**Document excerpt**
Preferred Citation: Meeker, Michael E. A Nation of Empire: The Ottoman Legacy of Turkish Modernity. Berkeley:  University of California Press,  c2002 2002. http://ark.cdlib.org/ark:/13030/ft0v19n7b6/


 
Acknowledgments

Acknowledgments

Since the research on which this study is based spans three decades, I cannot hope to recognize all the individuals who have given me assistance over these many years. I am especially grateful to the residents of the town and district of Of, who welcomed me during my stay there in the 1960s. I would like to mention in particular the kindness of Ahmet Hizal, Ziya Ramoğlu, Kaymakam Nihat Zeki Özerin, Ali Yakupoğlu, Elias Kaptanoğlu, Hasan Tahsin Saral, Miktat Saral, Necati çakir, Dursun Ali Karnapoğlu, Mustafa Karnapoğlu, Niyazi Abdik, Şahmeran Taka, and Kazim Tellioğlu. In later years, I also greatly benefited from the hospitality and expertise of Mehmet Bilgin in Sürmene, Haşim Albayrak in Istanbul, Mehmet Necef and Ismail Zengingönül in Antalya, Paul Stirling in Kent, Anthony Bryer in Birmingham, Nancy Lindisfarne and Richard Tapper in London, Heath and Demet Lowry in Istanbul, Reşat Kasaba in Seattle, Maria Pia Di Bella and Baber Johansen in Paris, and Ildiko Beller and Chris Hann in Berlin.

**Data to examine**
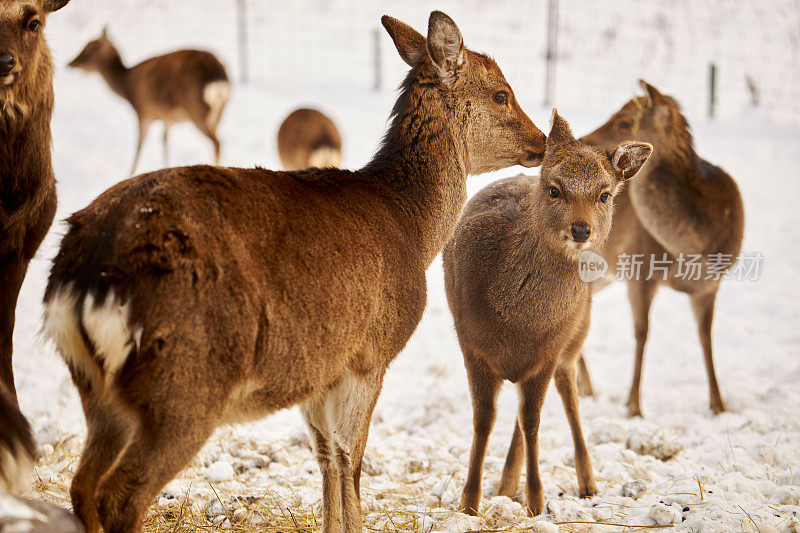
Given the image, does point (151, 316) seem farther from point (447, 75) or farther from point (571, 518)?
point (571, 518)

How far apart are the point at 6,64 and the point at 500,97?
238 cm

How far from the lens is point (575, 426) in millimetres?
4609

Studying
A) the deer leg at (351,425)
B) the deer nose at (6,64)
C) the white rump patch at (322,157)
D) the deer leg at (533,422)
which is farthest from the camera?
the white rump patch at (322,157)

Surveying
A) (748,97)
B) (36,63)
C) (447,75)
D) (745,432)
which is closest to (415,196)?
(447,75)

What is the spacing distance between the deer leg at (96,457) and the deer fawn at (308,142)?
659cm

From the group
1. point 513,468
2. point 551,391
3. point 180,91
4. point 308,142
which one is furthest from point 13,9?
point 180,91

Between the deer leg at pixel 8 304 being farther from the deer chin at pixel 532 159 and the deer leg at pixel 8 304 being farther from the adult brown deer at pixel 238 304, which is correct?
the deer chin at pixel 532 159

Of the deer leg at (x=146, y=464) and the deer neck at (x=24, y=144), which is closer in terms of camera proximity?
the deer leg at (x=146, y=464)

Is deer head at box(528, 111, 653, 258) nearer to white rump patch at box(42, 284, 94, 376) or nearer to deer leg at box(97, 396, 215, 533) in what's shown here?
deer leg at box(97, 396, 215, 533)

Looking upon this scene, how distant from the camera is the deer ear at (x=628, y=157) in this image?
4047 millimetres

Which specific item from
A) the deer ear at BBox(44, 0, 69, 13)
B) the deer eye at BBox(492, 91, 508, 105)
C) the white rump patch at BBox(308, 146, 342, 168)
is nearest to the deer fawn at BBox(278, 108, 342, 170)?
the white rump patch at BBox(308, 146, 342, 168)

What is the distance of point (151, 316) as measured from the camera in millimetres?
2355

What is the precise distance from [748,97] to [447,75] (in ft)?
55.4

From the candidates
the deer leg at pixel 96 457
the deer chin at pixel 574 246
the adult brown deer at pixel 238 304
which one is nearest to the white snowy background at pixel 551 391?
the adult brown deer at pixel 238 304
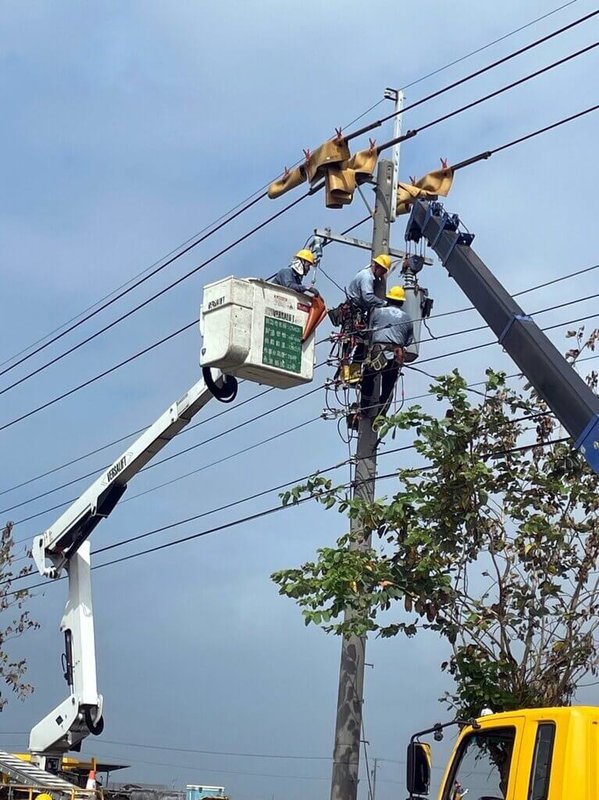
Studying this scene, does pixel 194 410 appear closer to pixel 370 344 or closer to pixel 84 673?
pixel 370 344

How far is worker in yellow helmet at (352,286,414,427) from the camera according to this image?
1688 centimetres

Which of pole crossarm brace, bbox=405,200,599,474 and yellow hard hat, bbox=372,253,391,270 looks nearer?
pole crossarm brace, bbox=405,200,599,474

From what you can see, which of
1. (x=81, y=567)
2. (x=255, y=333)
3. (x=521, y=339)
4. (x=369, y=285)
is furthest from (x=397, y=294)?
(x=81, y=567)

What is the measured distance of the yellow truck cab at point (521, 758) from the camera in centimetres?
852

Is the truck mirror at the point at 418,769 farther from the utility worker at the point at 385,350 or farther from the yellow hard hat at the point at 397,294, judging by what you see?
the yellow hard hat at the point at 397,294

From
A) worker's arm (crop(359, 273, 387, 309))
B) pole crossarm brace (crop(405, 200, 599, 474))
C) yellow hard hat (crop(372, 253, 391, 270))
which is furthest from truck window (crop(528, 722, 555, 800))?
yellow hard hat (crop(372, 253, 391, 270))

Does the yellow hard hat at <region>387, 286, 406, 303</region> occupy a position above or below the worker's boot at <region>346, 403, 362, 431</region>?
above

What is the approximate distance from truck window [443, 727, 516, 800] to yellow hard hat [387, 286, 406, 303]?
875cm

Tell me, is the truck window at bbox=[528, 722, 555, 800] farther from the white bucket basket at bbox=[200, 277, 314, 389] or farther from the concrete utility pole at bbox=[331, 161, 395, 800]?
the white bucket basket at bbox=[200, 277, 314, 389]

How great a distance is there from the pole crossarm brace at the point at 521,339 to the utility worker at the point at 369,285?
1.13 m

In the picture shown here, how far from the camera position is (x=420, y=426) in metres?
15.3

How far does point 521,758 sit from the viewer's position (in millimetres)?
8844

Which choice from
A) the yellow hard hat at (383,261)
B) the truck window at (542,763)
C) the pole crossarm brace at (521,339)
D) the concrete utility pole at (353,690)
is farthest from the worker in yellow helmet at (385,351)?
the truck window at (542,763)

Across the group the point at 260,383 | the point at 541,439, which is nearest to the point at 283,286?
the point at 260,383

**Parts of the exercise**
a – Answer these questions from the acknowledgments for the book on the Ottoman legacy of Turkish modernity, one answer per line, labeled to match:
(i) Which press published the book?
(ii) In what decade did the author stay in the town and district of Of?
(iii) In what place is Paul Stirling named?
b – For each statement, decide whether the acknowledgments for the book on the Ottoman legacy of Turkish modernity support it. Answer yes or no, and quote the words from the acknowledgments that settle it.
(i) The research behind the study spans three decades.
(ii) Mehmet Bilgin is named as being in Antalya.
(iii) Ildiko Beller and Chris Hann are named as being in Berlin.
c – Continue the acknowledgments for the book on the Ottoman legacy of Turkish modernity, starting after their last sentence.

**Numbered responses**
a –
(i) University of California Press
(ii) The 1960s
(iii) Kent

b –
(i) Yes: "the research on which this study is based spans three decades"
(ii) No: "Mehmet Bilgin in Sürmene"
(iii) Yes: "Ildiko Beller and Chris Hann in Berlin"

c –
I am especially appreciative of Gesine Meeker, Hasan Kayali, Luce Giard, and Nazanin Wahid, who read drafts of the manuscripts with special care and offered valuable comments and criticisms. I also want to thank Dale F. Eickelman, Frederick G. Bailey, and Michael Rogin for reading and commenting on substantial sections of the manuscript; Frank La Rosa for kindly providing me with a sketch of the palace to illustrate the argument in chapter 4, and Hasan Kayali and Engin Akarli for patiently helping me witha number of Ottoman documents. I also owe a very special debt for the wisdom and friendship of Lloyd Fallers, Margaret Fallers, Nur Yalman, Şerif Mardin, Frederick G. Bailey, Clifford Geertz, Alan Duben, Mübeccel Kiray, Ned Levine, Yurdanur Salman, and Ali Gheissari. My discussions with colleagues at the University of California at San Diego, James Holston, Suzanne Brenner, and Vincent Rafael, have shaped my understanding of modernity and cities. My discussions with James Siegel have also influenced my thinking over the years, so thoroughly as to defy comment. I would also like to thank my graduate students, especially William Reese, Jeffrey Snodgrass, Joseph Masco, Leila Madge, Marcia Rego, and Jon Bialecki, for their enthusiasm about the kinds of anthropological questions that have been my concern. I would never have been able to complete this project without the love and support of Gesine Meeker. Her assistance has been essential from its beginning to its conclusion. Both my daughters have become young women during the years that I was writing this book. Their keen interest in their own Turkish experiences was always an encouragement. My research in Anatolia from 1966 to 1968 was supported by the National Institutes for Mental Health. My research in Istanbul from 1986 to 1988 was supported by the Fulbright Commission in Turkey, with special thanks to Hüsnü Ersoy and Ersin Onulduran. My research in the archives of the Public Record Office and the Ministère des Affaires Étrangères was supported by the Social Science Research Council, with funding from the Mellon Foundation. My writing and research from 1991 to 1992 were supported by a President's Fellowship from the University of California and by the Institute for Advanced Study in Princeton, with funding from the Mellon Foundation.